I found it strange that the more I showered her with love the less she enjoyed us. I found it strange until she told me how people in her past said they loved her, but their behavior said otherwise. She doesn’t know that thoughts create reality. She doesn’t know other people act out what you’re thinking. They do that so your thoughts are “made real” for your examination. They’re made real so you can do something about them.

For me our relationship already succeeded and had no other choice but to succeed going forward. Where she saw “red flags”, I saw adventure and opportunity.

As I said, when one gets connected to one’s Inner Being, it will show that person why they may not want what they have. In her objections, Lauren showed me why Lauren may not be something I want. She wasn’t consistent with my “love vibration”. So she took herself out of my reality, leaving me free to love and be loved.

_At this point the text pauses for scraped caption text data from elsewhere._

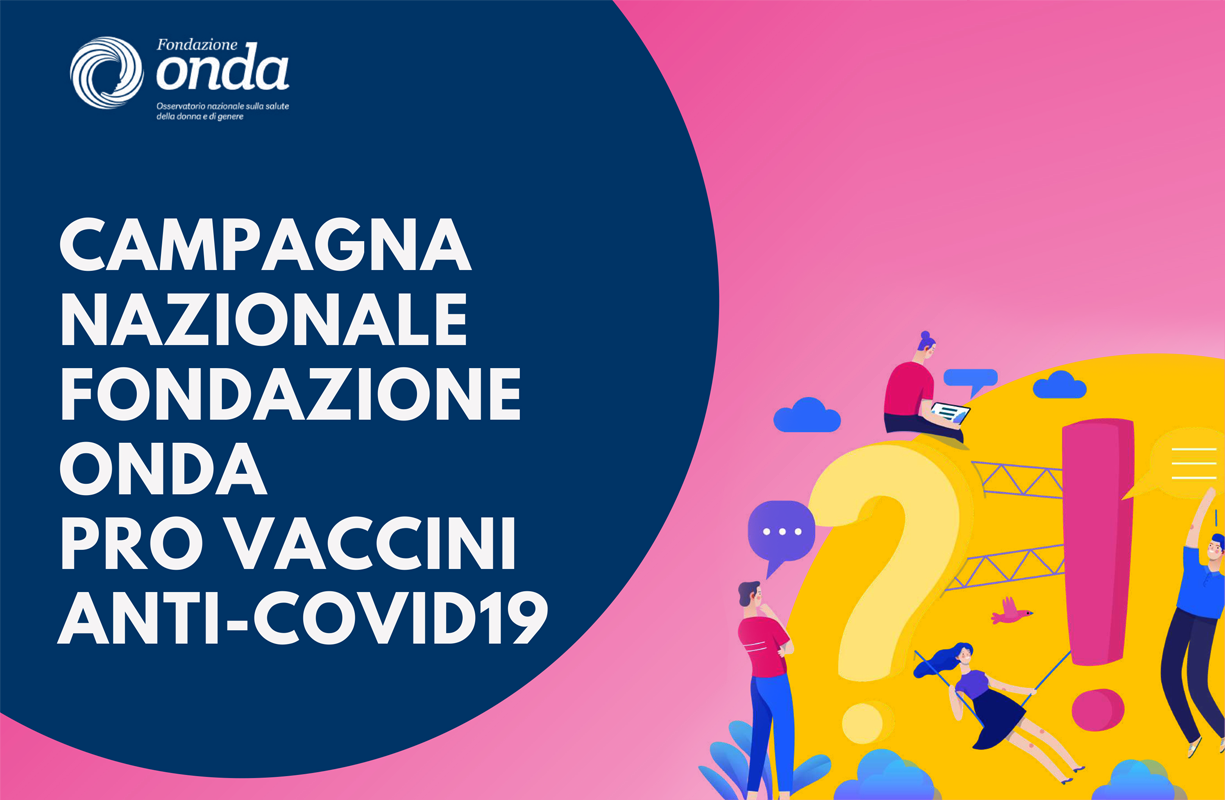 Campagna nazionale Fondazione Onda pro vaccini anti-covid19 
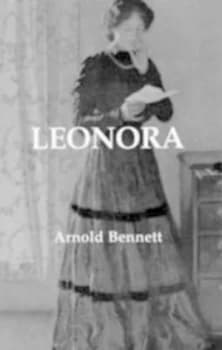 Leonora by Arnold Bennett Paperback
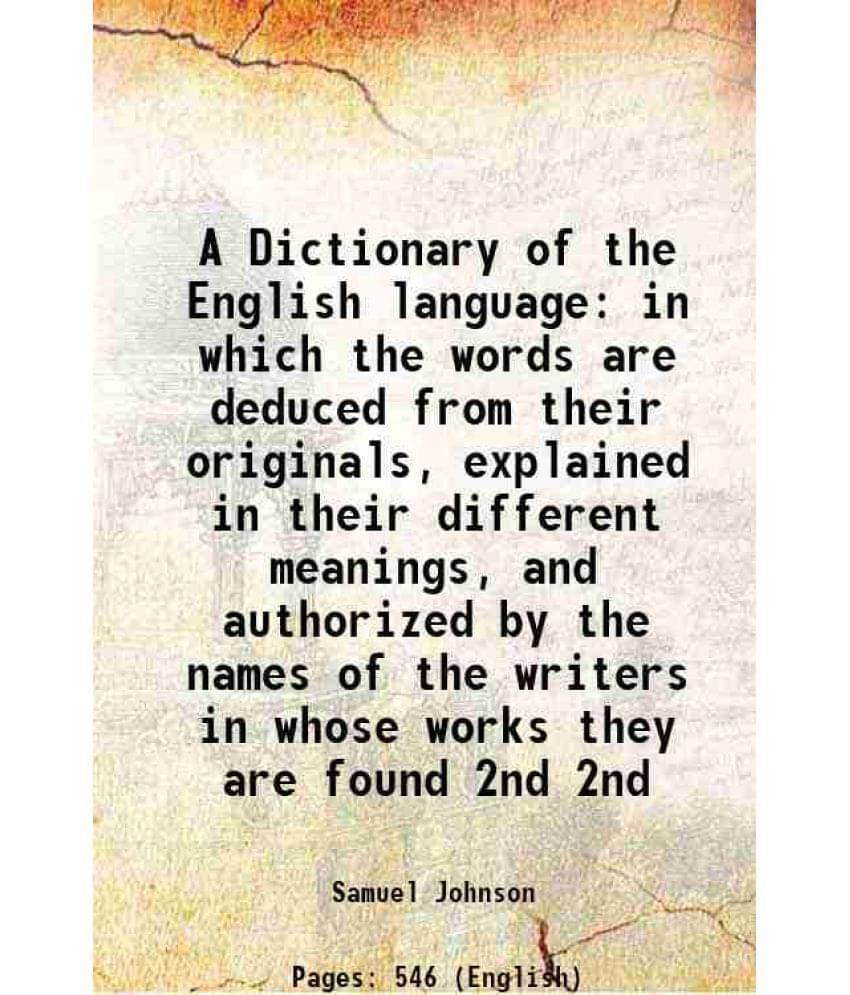 A Dictionary Of The English Language In Which The Words Are Deduced From Their Originals, Explained In Their Different Vol. 2nd.. A Dictionary Of The English Language In Which The Words Are Deduced From Their Originals, Explained In Their Different Vol. 2nd..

For me, relationship success looks like a relationship through which two parties are better off because of it. That means two find greater harmony with their Inner Beings by experiencing life with one another.

That’s what happened for me. And so where is the case for failure, or a broken heart?

It’s easy to never have a broken heart again. It starts with prioritizing the one relationship that will never end, the one relationship through which I get everything I want, no matter what that is, and then some. That’s the relationship between me and me.

Standing there, I never lose love. Or anything else. It’s all gain. And my heart remains whole.